## Gestellte Aufgabe 1
Kannst du aus dem Text über das Knotenhalfter unten den Abschnitt wiedergeben, der bei den Worten "Eine Ausbildungs- und" beginnt und nach "ihrer breiteren Auflagefläche." endet, und dabei "Stallhalfter" gegen "Lederhalfter" austauschen?

Das Knotenhalfter

von Heinz Welz

Eine Ausbildungs- und Umgangshilfe: Multifunktional, pferdefreundlich, leicht und die preiswerteste Lösung, die man sich denken kann

Das Knotenhalfter ist eines der wichtigsten Ausbildungshilfsmittel für Mensch und Pferd. Später dient es auch als (das leichteste) Reithalfter. Ich nenne es wichtig, weil es einige entscheidende Vorteile birgt:

Ein Knotenhalfter muß dem Pferd passen

Der Simpelste ist der: Bei Bedarf wirkt das Knotenhalfter schärfer als das Stallhalfter. Grund: Aus der Physik wissen wir: Druck ist definiert als „Kraft je Fläche“ . Aufgrund ihrer geringeren Auflagefläche (Seilstärke ca. 6 mm) haben Knotenhalfter folglich eine stärkere Wirkung am Kopf des Pferdes als Stallhalfter mit ihrer breiteren Auflagefläche.

Es gehört zu den vielen Gerüchten in der Reiterei, dass Knotenhalfter ihre (geheimnisvolle) Wirkung deshalb erzielten, weil die Knoten an „Akupunkturpunkten“ des Pferdekopfes lägen. Das ist Unsinn, wie so vieles, das in unserer Szene unter dem Mantel der Wissenschaftlichkeit verbreitet wird. Die Knoten sind schlicht und einfach dafür da, beim Knüpfen des Halfters das Seil in die richtige Richtung zu bekommen. Die Knoten sind also notwendige Kreuzungspunkte. Dass sie wegen ihrer Wulst zusätzlichen Druck ausüben, ist selbstverständlich.

Aus dem Cowboylasso entwickelt

Das Knotenhalfter ist geschichtlich nichts anderes als die Weiterentwicklung der „war bridle“, einer Zäumung, die aus einer speziellen Handhabung des Cowboy-Lassos entsteht. Die geschickten Cowboys (und auch Indianer) schlangen ihr Lasso, nachdem sie ein Pferd eingefangen hatten, mit ein paar gekonnten Schlingen vom Genick aus so um den Kopf des Pferdes, dass am Ende eine Art Halfter mit Führstrick aus einem Stück daraus wurde. Das Ding ähnelt vielen späteren Halfter-Entwicklungen, die sich um die Nase des Pferdes bei Zug zuziehen (und beim Loslassen leider nicht immer öffnen). Das Knotenhalfter erspart dem Anwender die Kunst des Lassowerfens und vereint

 

– zusammen mit einem längeren Führstrick – alle Vorteile der „war bridle“ ohne deren Nachteile aufzuweisen.

Das Knotenhalfter hätte im Bereich von Horsemanship nichts zu suchen, wenn es nur um seine scharfe Wirkung ginge. Das Schärfeargument gilt nämlich auch umgekehrt: Je geringer die menschliche Kraft ist, die über das Führseil (später auch Zügel) ausgeübt wird, desto sanfter ist die Einwirkung. Und somit sind wir bei der Zusammenfassung der simpelsten Vorteile des Knotenhalfters: Man kann mit ihm so sanft wie möglich einwirken und so hart wie nötig. Das ist ein wesentliches Kriterium für Horsemanship – angemessenes Pferdemenschverhalten also: Nie „leiser“ aber auch nie „lauter“ als nötig zu sein im Umgang mit Pferden.

## Datenzeilen
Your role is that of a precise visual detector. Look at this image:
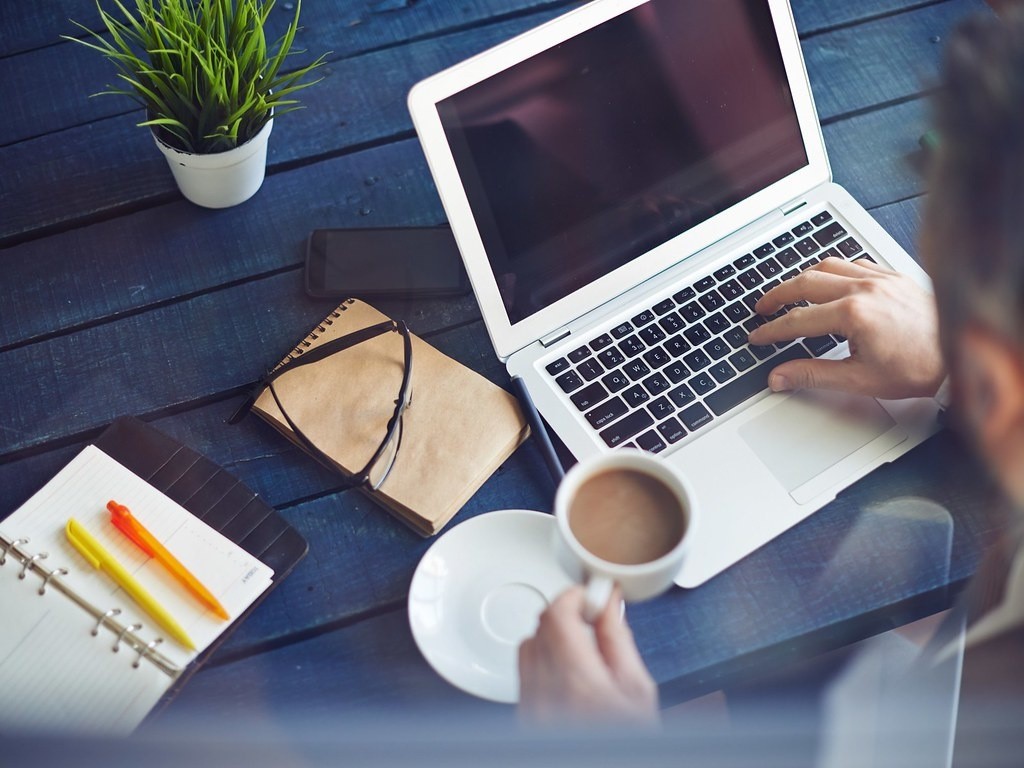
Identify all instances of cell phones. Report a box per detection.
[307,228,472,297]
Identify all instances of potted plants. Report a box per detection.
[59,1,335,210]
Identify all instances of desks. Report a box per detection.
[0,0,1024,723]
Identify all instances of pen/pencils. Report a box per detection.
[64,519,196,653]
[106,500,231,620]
==
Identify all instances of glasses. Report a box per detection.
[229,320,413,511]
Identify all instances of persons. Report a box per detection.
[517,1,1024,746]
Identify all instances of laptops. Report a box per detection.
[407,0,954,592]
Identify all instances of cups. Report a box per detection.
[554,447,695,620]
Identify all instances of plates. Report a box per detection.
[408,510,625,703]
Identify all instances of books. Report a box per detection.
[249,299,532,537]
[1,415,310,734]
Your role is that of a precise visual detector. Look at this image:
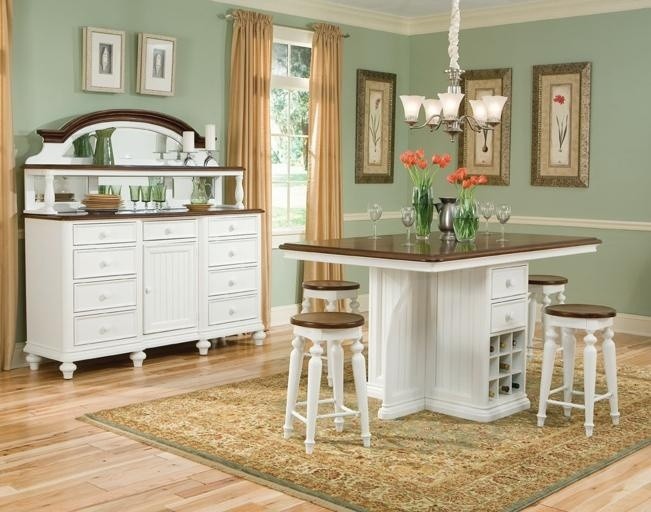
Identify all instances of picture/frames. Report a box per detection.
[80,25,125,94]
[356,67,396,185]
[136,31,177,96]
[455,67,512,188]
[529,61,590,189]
---
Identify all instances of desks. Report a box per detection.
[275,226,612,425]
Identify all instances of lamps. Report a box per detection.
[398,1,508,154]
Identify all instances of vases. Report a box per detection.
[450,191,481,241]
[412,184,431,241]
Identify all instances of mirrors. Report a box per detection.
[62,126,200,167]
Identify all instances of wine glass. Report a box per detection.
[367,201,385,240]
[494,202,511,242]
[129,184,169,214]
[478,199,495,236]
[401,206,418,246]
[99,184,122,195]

## Gestellte Aufgabe 2
Kannst du aus der Auflistung oben die Zeilen ab der Zeile mit "Identify all instances of lamps." bis einschließlich der Zeile mit "[99,184,122,195]" unverändert wiederholen?

## Endgültige Antwort 1
Eine Ausbildungs- und Umgangshilfe: Multifunktional, pferdefreundlich, leicht und die preiswerteste Lösung, die man sich denken kann

Das Knotenhalfter ist eines der wichtigsten Ausbildungshilfsmittel für Mensch und Pferd. Später dient es auch als (das leichteste) Reithalfter. Ich nenne es wichtig, weil es einige entscheidende Vorteile birgt:

Ein Knotenhalfter muß dem Pferd passen

Der Simpelste ist der: Bei Bedarf wirkt das Knotenhalfter schärfer als das Lederhalfter. Grund: Aus der Physik wissen wir: Druck ist definiert als „Kraft je Fläche“ . Aufgrund ihrer geringeren Auflagefläche (Seilstärke ca. 6 mm) haben Knotenhalfter folglich eine stärkere Wirkung am Kopf des Pferdes als Lederhalfter mit ihrer breiteren Auflagefläche.

## Endgültige Antwort 2
Identify all instances of lamps. Report a box per detection.
[398,1,508,154]
Identify all instances of vases. Report a box per detection.
[450,191,481,241]
[412,184,431,241]
Identify all instances of mirrors. Report a box per detection.
[62,126,200,167]
Identify all instances of wine glass. Report a box per detection.
[367,201,385,240]
[494,202,511,242]
[129,184,169,214]
[478,199,495,236]
[401,206,418,246]
[99,184,122,195]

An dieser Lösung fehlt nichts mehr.